I have been told that in order to calculate the expected residence time for a set of states I can use the following approach:
- Construct a Markov Chain with index i,j being the probability of transition from state i to state j.
- Transpose the matrix, so that each column contains the inbound probabilities for that state.
- Invert the diagonal so that a value p becomes (1-p).
- Add a row at the bottom, containing 1's
- Construct a coefficient vector with 0's and the last element 1
- Solve it. The resulting vector should contain the expected residence time for the various states
Let me give an example:
I have the initial Markov Chain:
0.25 ; 0.25 ; 0.25 ; 0.25
0.00 ; 0.50 ; 0.50 ; 0.00
0.33 ; 0.33 ; 0.33 ; 0.00
0.00 ; 0.00 ; 0.50 ; 0.50
After step 1-3 it looks like this:
0.75 ; 0.00 ; 0.33 ; 0.00
0.25 ; 0.50 ; 0.33 ; 0.00
0.25 ; 0.50 ; 0.67 ; 0.50
0.25 ; 0.00 ; 0.00 ; 0.50
I add the last line:
0.75 ; 0.00 ; 0.33 ; 0.00
0.25 ; 0.50 ; 0.33 ; 0.00
0.25 ; 0.50 ; 0.67 ; 0.50
0.25 ; 0.00 ; 0.00 ; 0.50
1.00 ; 1.00 ; 1.00 ; 1.00
The coefficient will be the following vector:
0 ; 0 ; 0 ; 0 ; 1
The added line of 1's should enforce, that the solution sums to 1. However, my solution is the set:
{0.42; 0.84; -0.79; 0.32}
Which sums to 0.79, so clearly something is wrong.

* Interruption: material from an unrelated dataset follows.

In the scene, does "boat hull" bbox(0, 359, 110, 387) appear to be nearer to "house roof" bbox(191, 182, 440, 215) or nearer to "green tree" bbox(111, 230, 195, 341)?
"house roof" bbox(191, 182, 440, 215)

I also note, that the expected residence time of state 3 is negative, which in my mind should not be possible.
I have it implemented in Java and I use Commons.Math to handle the matrix calculations. I have tried the various algorithms described in the documentation, but I get the same result.
I have also tried to substitute one of the rows with the line of 1's in order to make the matrix square. When I do that, I get the following set of solutions:
{0.79; 0.79; -1.79; 1.2}
Even though the probabilities sum to 1 they must still be wrong as they should be in the range 0..1 AND sum to 1.
Is this an entirely wrong approach to the problem? Where am I off? Unfortunately I am not very mathematical, but I hope I have given enough information for you to see the problem.